*TEXT PASSAGE*
********
Weak Q1 for German chemicals industry – VCI

Morgan Condon

16-May-2023

LONDON (ICIS)–The German chemicals industry had a weak start to the year, according to the quarterly report from VCI, the German chemicals industry association on Tuesday.

It reported a decline in production and sales in Q1 2023, and said “a strong recovery is not in sight” for the sector as input costs remain elevated.

The VCI predicts a 5% drop in production for the industry in 2023, with chemical production excluding pharmaceuticals expected to fall 8%.

The dour sentiment has been driven by persistently high prices for gas and electricity, which are still elevated compared to historic levels and left European players at a distinct cost disadvantage compared with their global rivalss.

Although supply pressures have eased and enabled producers to work through order backlogs, demand for chemicals products remains weak which could cause further pressures.

Change in % Compared to Q4 2022 Compared to Q1 2022
Production -0.9 -14.8
Production excluding pharma 3.5 -18.7
Producer prices 0.5 10.8
Sales -6.7 -8.2
Domestic sales -8.2 -11.5
International sales -5.8 -6.1

Production in Q1 fell by 0.9% on the previous quarter with capacity utilisation rates at 78.6% – which is below normal – although they were up from 76.5% in Q4 2022.

Producer prices edged up compared to Q4 2022, but prices were up more significantly compared with Q1 2022.
********
*DATA*

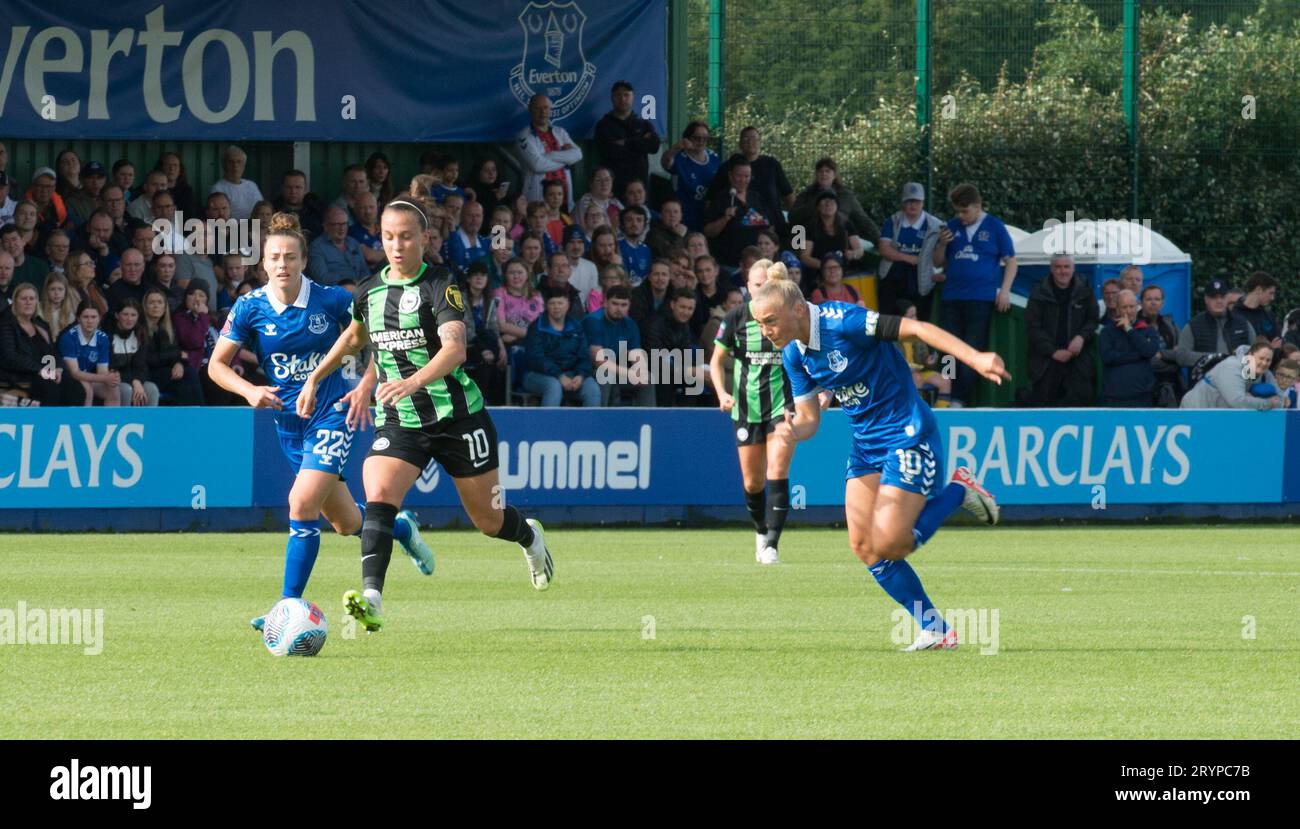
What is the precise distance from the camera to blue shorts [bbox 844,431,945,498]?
********
*TASK TO CARRY OUT*
In the article on the German chemicals industry, condense the paragraph beginning "Production in Q1 fell" into a short list, keeping its main facts.

*ANSWER*
- Q1 production: down 0.9% from the previous quarter
- Capacity utilization: 78.6%, below normal
- Change in utilization: up from 76.5% in Q4 2022